Example 4 — One-call CBC injection with inject_cbc_signal¶
The convenience function inject_cbc_signal orchestrates
waveform generation, projection, and injection in one call:
import numpy as np
from gwpy.timeseries import TimeSeries
from gwmock_signal.pipeline import inject_cbc_signal
fs = 4096.0
duration = 8.0
n = int(duration * fs)
t0 = 1_400_000_000.0
params = {
"detector_frame_mass_1": 36.0,
"detector_frame_mass_2": 29.0,
"coa_time": t0 + duration / 2,
"distance": 410.0,
"inclination": 0.0,
"right_ascension": 1.375,
"declination": -1.211,
"polarization_angle": 0.0,
}
background = {
name: TimeSeries(np.zeros(n), t0=t0, sample_rate=fs)
for name in ["H1", "L1"]
}
result = inject_cbc_signal(
"IMRPhenomD", params, ["H1", "L1"], background,
sampling_frequency=fs,
minimum_frequency=20.0,
earth_rotation=False,
)
for name in result.detector_names:
rms = float(np.sqrt(np.mean(result[name].value**2)))

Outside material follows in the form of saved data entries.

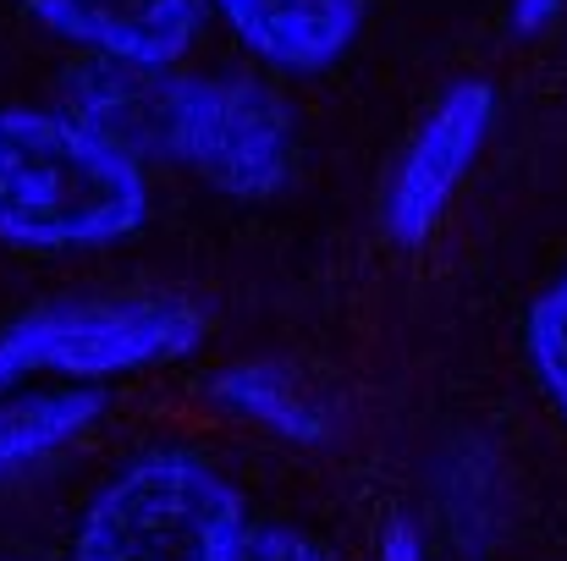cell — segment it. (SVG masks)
<instances>
[{
    "label": "cell",
    "instance_id": "cell-8",
    "mask_svg": "<svg viewBox=\"0 0 567 561\" xmlns=\"http://www.w3.org/2000/svg\"><path fill=\"white\" fill-rule=\"evenodd\" d=\"M94 418H105V391L55 385V391H11L0 396V479L28 474L33 463L72 446Z\"/></svg>",
    "mask_w": 567,
    "mask_h": 561
},
{
    "label": "cell",
    "instance_id": "cell-11",
    "mask_svg": "<svg viewBox=\"0 0 567 561\" xmlns=\"http://www.w3.org/2000/svg\"><path fill=\"white\" fill-rule=\"evenodd\" d=\"M220 561H331L315 540L281 529V523H243V534L226 546Z\"/></svg>",
    "mask_w": 567,
    "mask_h": 561
},
{
    "label": "cell",
    "instance_id": "cell-7",
    "mask_svg": "<svg viewBox=\"0 0 567 561\" xmlns=\"http://www.w3.org/2000/svg\"><path fill=\"white\" fill-rule=\"evenodd\" d=\"M209 11L281 72H320L342 61L364 28V0H209Z\"/></svg>",
    "mask_w": 567,
    "mask_h": 561
},
{
    "label": "cell",
    "instance_id": "cell-4",
    "mask_svg": "<svg viewBox=\"0 0 567 561\" xmlns=\"http://www.w3.org/2000/svg\"><path fill=\"white\" fill-rule=\"evenodd\" d=\"M161 155L226 198H276L292 177V116L254 77H172Z\"/></svg>",
    "mask_w": 567,
    "mask_h": 561
},
{
    "label": "cell",
    "instance_id": "cell-5",
    "mask_svg": "<svg viewBox=\"0 0 567 561\" xmlns=\"http://www.w3.org/2000/svg\"><path fill=\"white\" fill-rule=\"evenodd\" d=\"M496 127V94L485 83H457L413 133L402 149L391 183H385V231L396 248H419L452 209L468 166L480 160L485 138Z\"/></svg>",
    "mask_w": 567,
    "mask_h": 561
},
{
    "label": "cell",
    "instance_id": "cell-3",
    "mask_svg": "<svg viewBox=\"0 0 567 561\" xmlns=\"http://www.w3.org/2000/svg\"><path fill=\"white\" fill-rule=\"evenodd\" d=\"M243 501L198 451H144L89 507L72 561H220L243 534Z\"/></svg>",
    "mask_w": 567,
    "mask_h": 561
},
{
    "label": "cell",
    "instance_id": "cell-10",
    "mask_svg": "<svg viewBox=\"0 0 567 561\" xmlns=\"http://www.w3.org/2000/svg\"><path fill=\"white\" fill-rule=\"evenodd\" d=\"M524 353H529V370L540 380L546 402L567 418V276L535 298L524 320Z\"/></svg>",
    "mask_w": 567,
    "mask_h": 561
},
{
    "label": "cell",
    "instance_id": "cell-12",
    "mask_svg": "<svg viewBox=\"0 0 567 561\" xmlns=\"http://www.w3.org/2000/svg\"><path fill=\"white\" fill-rule=\"evenodd\" d=\"M567 11V0H513V22L518 33H540Z\"/></svg>",
    "mask_w": 567,
    "mask_h": 561
},
{
    "label": "cell",
    "instance_id": "cell-1",
    "mask_svg": "<svg viewBox=\"0 0 567 561\" xmlns=\"http://www.w3.org/2000/svg\"><path fill=\"white\" fill-rule=\"evenodd\" d=\"M144 220L138 155L61 111H0V242L28 253L111 248Z\"/></svg>",
    "mask_w": 567,
    "mask_h": 561
},
{
    "label": "cell",
    "instance_id": "cell-6",
    "mask_svg": "<svg viewBox=\"0 0 567 561\" xmlns=\"http://www.w3.org/2000/svg\"><path fill=\"white\" fill-rule=\"evenodd\" d=\"M39 28L89 50L94 61L166 72L204 33L209 0H22Z\"/></svg>",
    "mask_w": 567,
    "mask_h": 561
},
{
    "label": "cell",
    "instance_id": "cell-9",
    "mask_svg": "<svg viewBox=\"0 0 567 561\" xmlns=\"http://www.w3.org/2000/svg\"><path fill=\"white\" fill-rule=\"evenodd\" d=\"M209 396H215L220 413H231L243 424H259L276 440H292V446H326L331 440L326 413L270 364H237V370L215 374Z\"/></svg>",
    "mask_w": 567,
    "mask_h": 561
},
{
    "label": "cell",
    "instance_id": "cell-2",
    "mask_svg": "<svg viewBox=\"0 0 567 561\" xmlns=\"http://www.w3.org/2000/svg\"><path fill=\"white\" fill-rule=\"evenodd\" d=\"M209 336V320L188 298L122 292V298H66L22 314L0 331V396L28 391L33 380H111L193 359Z\"/></svg>",
    "mask_w": 567,
    "mask_h": 561
}]
</instances>
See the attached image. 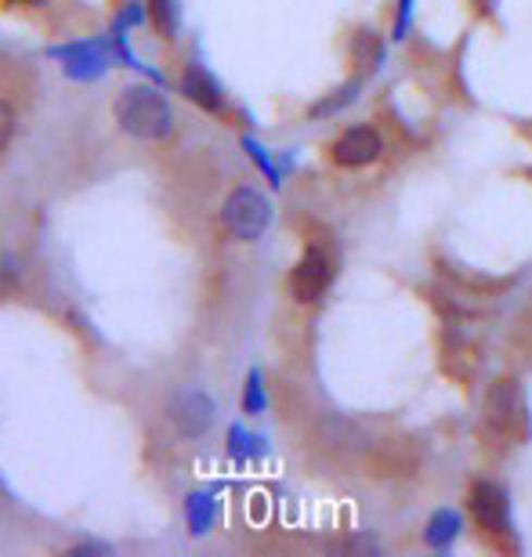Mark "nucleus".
<instances>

print(f"{name}: rms={rms:.4e}")
Example 5 — Simulate and save to disk with CBCSimulator.write¶
The highest-level convenience is CBCSimulator.write,
which runs the full pipeline and writes both the strain data and a JSON sidecar
with the injection parameters:
from gwmock_signal import CBCSimulator
from gwpy.timeseries import TimeSeries
import numpy as np
sim = CBCSimulator("IMRPhenomD")
# The waveform_model property exposes the approximant name:
print(sim.waveform_model) # IMRPhenomD
params = {
"detector_frame_mass_1": 36.0,
"detector_frame_mass_2": 29.0,
"coa_time": 1_126_259_462.4,
"distance": 410.0,
"inclination": 0.0,
"right_ascension": 1.375,
"declination": -1.211,
"polarization_angle": 0.0,
}
fs = 4096.0
n = 8192
background = {
name: TimeSeries(np.zeros(n), t0=params["coa_time"] - 1, sample_rate=fs)
for name in ["H1", "L1"]
}
result = sim.write(
"my_injection.h5",
params,
["H1", "L1"],
background,
sampling_frequency=fs,
minimum_frequency=20.0,
format="hdf5",
)
# Also creates my_injection_params.json with the injection parameters
Supported write formats: "hdf5" (default), "gwf", "npy", "txt".
Pitfalls¶
- Units: Target and injection should use compatible strain units (typically dimensionless); mixed units should raise a clear error.
- No overlap: If the injection lies entirely outside the target span, the API returns a copy of the target (same samples, new object).
- Interpolation: Cubic interpolation can ring at edges; prefer aligned
waveforms from the same
sampling_frequencyand GPS grid when possible. - Performance: Large segments are memory-bound; avoid unnecessary copies if
the API documents mutability (default recommendation: return a new
TimeSeries).
Scientific notes¶
- Conventions follow common GWpy / LIGO injection practice: coherent addition of strain in the time domain on a fixed grid.
- For colored noise backgrounds, build
targetas noise first, then inject; stationary Gaussian noise can be added in a separate noise-focused package.